そこから店主はしばらく洗い物などをしつつ、

俺が食べる手を止めるとVtuberの話を振ってくる。そのおかげか、緊張もほとんどなくなりスムーズに話すことができるようになっていた。


…正直歳を重ねた店主からVtuberの話が出てくることはかなり驚いたが、話をしてて逆に俺は1つ合点がいったことがある。それは


「…店主さんって、このキャラクターとして

Vtuberやってるんですか?」


「おう。

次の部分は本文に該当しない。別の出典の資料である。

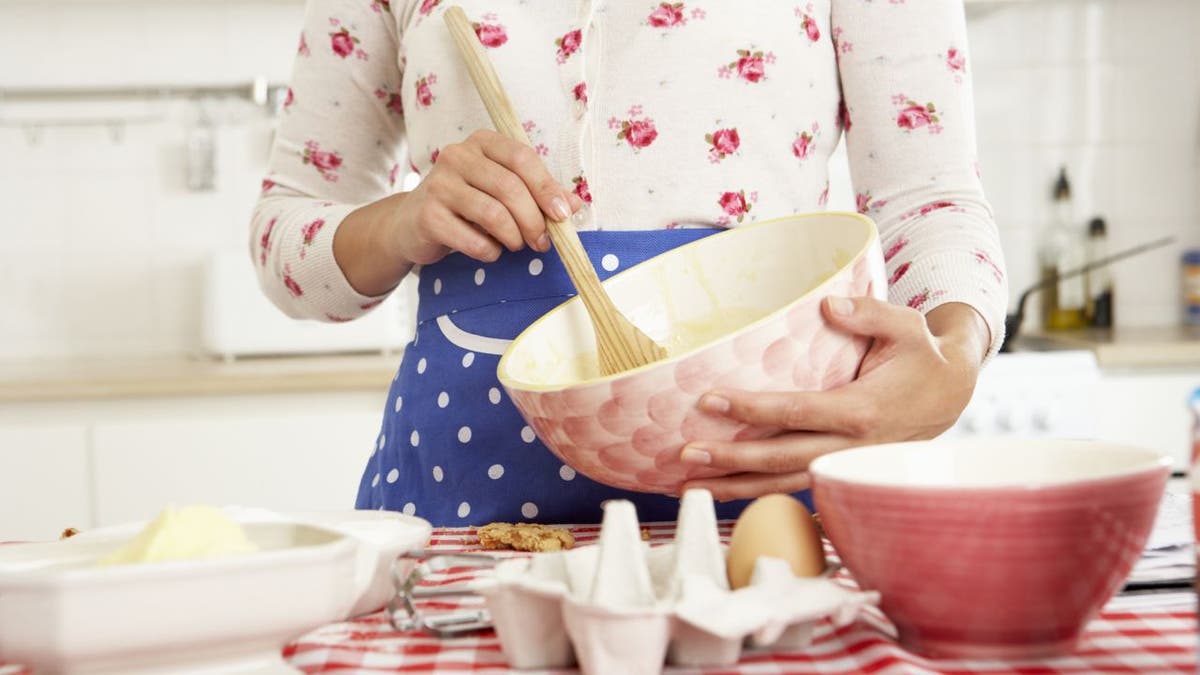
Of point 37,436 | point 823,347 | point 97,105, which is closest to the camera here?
point 823,347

やってるよ。」


ですよねー。

なんだろう。俺はあまりVの中の人の顔を見たくないタイプなんだけど、この人に関してはむしろそっちの方が嬉しいまである。


確かに、この声とこのキャラクターは声が合っている気がする。

いつか配信にお邪魔してみたいな。


その後も俺が食べ終わるまで、店主と話をして

Vtuberとしての名前とその他諸々(活動のきっかけなど)を聞いて、俺はその店を出た。


「…ふぅー。色んな意味でお腹いっぱいだな。めちゃ美味だったし、記念で安くしてくれたし。

もうここは俺の行きつけの店にしよう。」


とりあえず、今日は夕方までVのことを忘れて楽しむ。と決めたのだ。

さっきは少し、というか大分Vtuberのことを考えてしまっていたが、ここからは気をつけよう。


さて、どこに行こうかな。と俺はまた歩みを進めた。